* [What the task requires]: Tally every line in the following material that has the word "resting" in it, and answer with that figure alone.

○ ○ ○

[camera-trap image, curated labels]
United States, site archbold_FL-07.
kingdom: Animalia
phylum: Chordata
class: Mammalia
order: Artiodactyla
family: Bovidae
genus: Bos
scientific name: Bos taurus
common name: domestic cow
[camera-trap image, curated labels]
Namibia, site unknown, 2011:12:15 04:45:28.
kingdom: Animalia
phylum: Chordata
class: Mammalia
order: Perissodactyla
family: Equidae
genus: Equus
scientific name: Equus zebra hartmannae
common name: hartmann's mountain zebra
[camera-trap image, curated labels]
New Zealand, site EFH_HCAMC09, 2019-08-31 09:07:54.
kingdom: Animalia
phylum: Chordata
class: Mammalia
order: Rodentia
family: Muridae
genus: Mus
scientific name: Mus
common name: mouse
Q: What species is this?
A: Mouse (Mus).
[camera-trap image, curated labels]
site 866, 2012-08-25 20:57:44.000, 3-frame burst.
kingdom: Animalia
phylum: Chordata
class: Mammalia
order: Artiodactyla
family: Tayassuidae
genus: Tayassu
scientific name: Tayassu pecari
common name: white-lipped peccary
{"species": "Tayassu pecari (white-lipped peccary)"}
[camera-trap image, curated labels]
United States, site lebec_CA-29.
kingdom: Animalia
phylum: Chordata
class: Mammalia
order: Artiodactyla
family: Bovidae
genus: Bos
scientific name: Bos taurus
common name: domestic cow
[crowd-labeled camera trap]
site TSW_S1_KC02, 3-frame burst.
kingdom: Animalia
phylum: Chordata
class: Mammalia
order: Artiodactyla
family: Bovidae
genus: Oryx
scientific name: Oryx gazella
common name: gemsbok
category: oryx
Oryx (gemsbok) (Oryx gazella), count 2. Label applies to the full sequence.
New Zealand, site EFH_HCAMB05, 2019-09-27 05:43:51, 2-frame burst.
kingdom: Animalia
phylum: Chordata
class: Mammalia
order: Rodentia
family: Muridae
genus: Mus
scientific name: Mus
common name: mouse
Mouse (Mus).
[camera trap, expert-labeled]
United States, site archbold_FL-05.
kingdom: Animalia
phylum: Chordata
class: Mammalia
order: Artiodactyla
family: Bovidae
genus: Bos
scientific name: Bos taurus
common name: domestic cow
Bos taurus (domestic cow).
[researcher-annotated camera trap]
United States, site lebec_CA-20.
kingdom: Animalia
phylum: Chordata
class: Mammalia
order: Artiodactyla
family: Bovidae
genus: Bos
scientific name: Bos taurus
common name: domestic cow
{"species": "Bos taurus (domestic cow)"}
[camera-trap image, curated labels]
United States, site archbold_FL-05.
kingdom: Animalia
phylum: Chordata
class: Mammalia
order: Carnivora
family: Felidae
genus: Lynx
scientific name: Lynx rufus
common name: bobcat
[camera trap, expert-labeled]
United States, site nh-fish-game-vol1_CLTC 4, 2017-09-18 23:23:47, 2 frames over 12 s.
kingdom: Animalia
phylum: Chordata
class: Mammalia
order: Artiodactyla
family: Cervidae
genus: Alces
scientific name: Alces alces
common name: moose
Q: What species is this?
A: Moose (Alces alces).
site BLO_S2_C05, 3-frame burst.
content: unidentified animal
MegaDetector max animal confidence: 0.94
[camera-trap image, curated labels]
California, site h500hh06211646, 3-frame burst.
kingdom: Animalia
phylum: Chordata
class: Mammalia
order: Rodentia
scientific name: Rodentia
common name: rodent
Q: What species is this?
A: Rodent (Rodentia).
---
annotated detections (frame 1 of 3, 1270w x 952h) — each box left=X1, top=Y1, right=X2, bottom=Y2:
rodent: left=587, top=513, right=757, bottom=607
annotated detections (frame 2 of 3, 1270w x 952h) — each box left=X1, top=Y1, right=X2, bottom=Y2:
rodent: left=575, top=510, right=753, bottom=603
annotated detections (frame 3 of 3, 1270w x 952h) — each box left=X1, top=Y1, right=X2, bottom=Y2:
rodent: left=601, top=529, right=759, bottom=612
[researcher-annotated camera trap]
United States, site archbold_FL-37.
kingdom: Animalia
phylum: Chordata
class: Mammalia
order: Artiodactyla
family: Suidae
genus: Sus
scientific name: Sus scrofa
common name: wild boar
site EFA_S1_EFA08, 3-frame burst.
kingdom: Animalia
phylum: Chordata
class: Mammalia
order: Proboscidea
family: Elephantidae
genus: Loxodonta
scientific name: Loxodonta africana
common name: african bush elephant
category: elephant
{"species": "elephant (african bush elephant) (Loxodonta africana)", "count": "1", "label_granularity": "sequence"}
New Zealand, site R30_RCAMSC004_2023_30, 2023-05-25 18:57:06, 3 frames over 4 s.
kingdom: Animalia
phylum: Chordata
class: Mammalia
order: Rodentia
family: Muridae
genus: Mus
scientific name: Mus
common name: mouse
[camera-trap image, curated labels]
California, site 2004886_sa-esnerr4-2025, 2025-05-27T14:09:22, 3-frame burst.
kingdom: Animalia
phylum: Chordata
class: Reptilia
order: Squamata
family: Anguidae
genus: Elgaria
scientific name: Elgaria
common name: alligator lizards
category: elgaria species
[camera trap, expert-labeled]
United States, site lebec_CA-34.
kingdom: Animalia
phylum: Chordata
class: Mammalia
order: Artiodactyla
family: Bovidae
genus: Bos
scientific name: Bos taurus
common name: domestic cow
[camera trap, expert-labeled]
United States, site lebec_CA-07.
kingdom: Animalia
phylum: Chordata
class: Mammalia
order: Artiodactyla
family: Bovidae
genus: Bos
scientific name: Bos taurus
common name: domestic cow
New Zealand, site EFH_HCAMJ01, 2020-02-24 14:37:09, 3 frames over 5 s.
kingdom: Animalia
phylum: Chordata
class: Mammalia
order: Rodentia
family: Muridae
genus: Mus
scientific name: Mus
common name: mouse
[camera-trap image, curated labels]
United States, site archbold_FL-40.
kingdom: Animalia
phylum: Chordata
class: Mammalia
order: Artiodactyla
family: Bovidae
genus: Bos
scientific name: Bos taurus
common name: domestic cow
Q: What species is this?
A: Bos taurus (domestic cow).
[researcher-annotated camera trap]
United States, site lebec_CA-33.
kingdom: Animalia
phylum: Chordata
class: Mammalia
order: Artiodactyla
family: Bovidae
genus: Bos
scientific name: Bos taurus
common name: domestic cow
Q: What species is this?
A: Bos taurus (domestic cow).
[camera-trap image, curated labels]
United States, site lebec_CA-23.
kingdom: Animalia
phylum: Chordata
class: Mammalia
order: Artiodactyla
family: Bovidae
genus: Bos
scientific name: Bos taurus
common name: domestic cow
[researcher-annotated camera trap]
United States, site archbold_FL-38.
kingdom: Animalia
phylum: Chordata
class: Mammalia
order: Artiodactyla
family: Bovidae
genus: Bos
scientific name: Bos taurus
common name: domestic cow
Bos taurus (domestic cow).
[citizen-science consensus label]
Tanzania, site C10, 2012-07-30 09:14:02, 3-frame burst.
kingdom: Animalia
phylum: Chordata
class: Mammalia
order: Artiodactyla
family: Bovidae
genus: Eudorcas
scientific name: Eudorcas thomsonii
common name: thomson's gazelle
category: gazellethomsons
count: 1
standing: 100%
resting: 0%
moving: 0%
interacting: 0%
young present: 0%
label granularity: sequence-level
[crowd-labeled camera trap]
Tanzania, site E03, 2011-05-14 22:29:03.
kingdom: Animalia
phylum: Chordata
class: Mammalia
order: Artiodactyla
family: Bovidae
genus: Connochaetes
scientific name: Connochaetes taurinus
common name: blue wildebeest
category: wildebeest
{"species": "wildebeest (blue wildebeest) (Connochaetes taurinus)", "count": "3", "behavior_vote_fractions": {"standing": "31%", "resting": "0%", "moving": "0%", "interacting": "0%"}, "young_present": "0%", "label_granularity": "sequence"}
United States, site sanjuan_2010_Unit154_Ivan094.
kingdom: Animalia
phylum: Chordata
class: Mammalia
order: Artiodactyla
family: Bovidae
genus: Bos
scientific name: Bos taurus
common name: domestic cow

○ ○ ○

* [Solution for this problem]: 2